D'après le texte de l'exercice, où et quand l'œuvre «The Show» de Tim Etchells a-t-elle été installée ?

## Texte de l'exercice
>>>

Ils nous émeuvent, nous font rêver. Pourtant, quand la pandémie est arrivée, nous avons eu tendance à les oublier. Sans statut en Suisse, assimilés à des chômeurs ailleurs, comment les artistes indépendants vivent-ils cette situation? Cet article donne la parole à trois d’entre eux.
TEXTE | Virginie Jobé-Truffer
Illustration: «The Show» fait référence au report de manifestations théâtrales en raison de la pandémie, tout en amorçant une réflexion critique sur la pause sociale. Cette oeuvre de l’artiste britannique Tim Etchells a été installée en août 2020 sur la Landiwiese à Zurich.
«On assimile le travailleur artistique à un chômeur»

<<<

## Données fournies
>>>

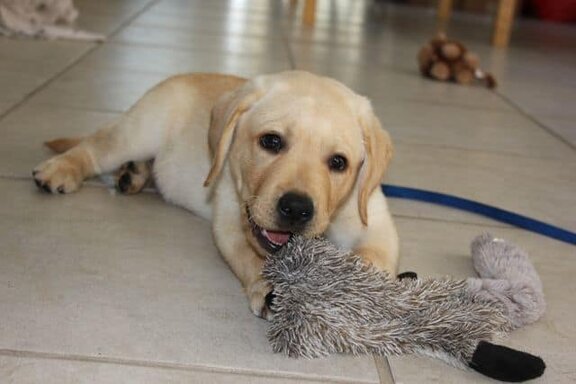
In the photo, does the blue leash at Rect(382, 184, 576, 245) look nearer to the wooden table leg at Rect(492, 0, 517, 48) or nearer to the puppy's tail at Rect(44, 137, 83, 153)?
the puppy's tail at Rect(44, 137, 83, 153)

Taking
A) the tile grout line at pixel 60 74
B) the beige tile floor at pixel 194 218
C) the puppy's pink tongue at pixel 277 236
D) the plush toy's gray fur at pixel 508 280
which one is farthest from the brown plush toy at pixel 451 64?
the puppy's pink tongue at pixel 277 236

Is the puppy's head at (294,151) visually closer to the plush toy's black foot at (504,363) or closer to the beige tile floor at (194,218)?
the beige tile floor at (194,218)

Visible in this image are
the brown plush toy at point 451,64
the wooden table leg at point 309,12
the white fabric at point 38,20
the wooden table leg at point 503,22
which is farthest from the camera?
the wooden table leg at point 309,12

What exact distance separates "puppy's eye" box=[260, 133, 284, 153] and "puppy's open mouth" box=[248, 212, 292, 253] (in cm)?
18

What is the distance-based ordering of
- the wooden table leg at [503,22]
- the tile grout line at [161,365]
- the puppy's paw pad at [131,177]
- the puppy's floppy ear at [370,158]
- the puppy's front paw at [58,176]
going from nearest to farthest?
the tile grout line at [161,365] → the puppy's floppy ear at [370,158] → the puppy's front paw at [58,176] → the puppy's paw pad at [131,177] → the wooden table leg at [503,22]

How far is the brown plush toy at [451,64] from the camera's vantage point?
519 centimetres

<<<
>>>

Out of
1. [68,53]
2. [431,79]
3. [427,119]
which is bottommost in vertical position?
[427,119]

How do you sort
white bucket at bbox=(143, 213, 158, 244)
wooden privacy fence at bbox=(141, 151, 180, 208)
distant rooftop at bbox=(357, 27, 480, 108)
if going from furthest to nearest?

<<<

## Réponse rédigée
Elle a été installée en août 2020 sur la Landiwiese à Zurich.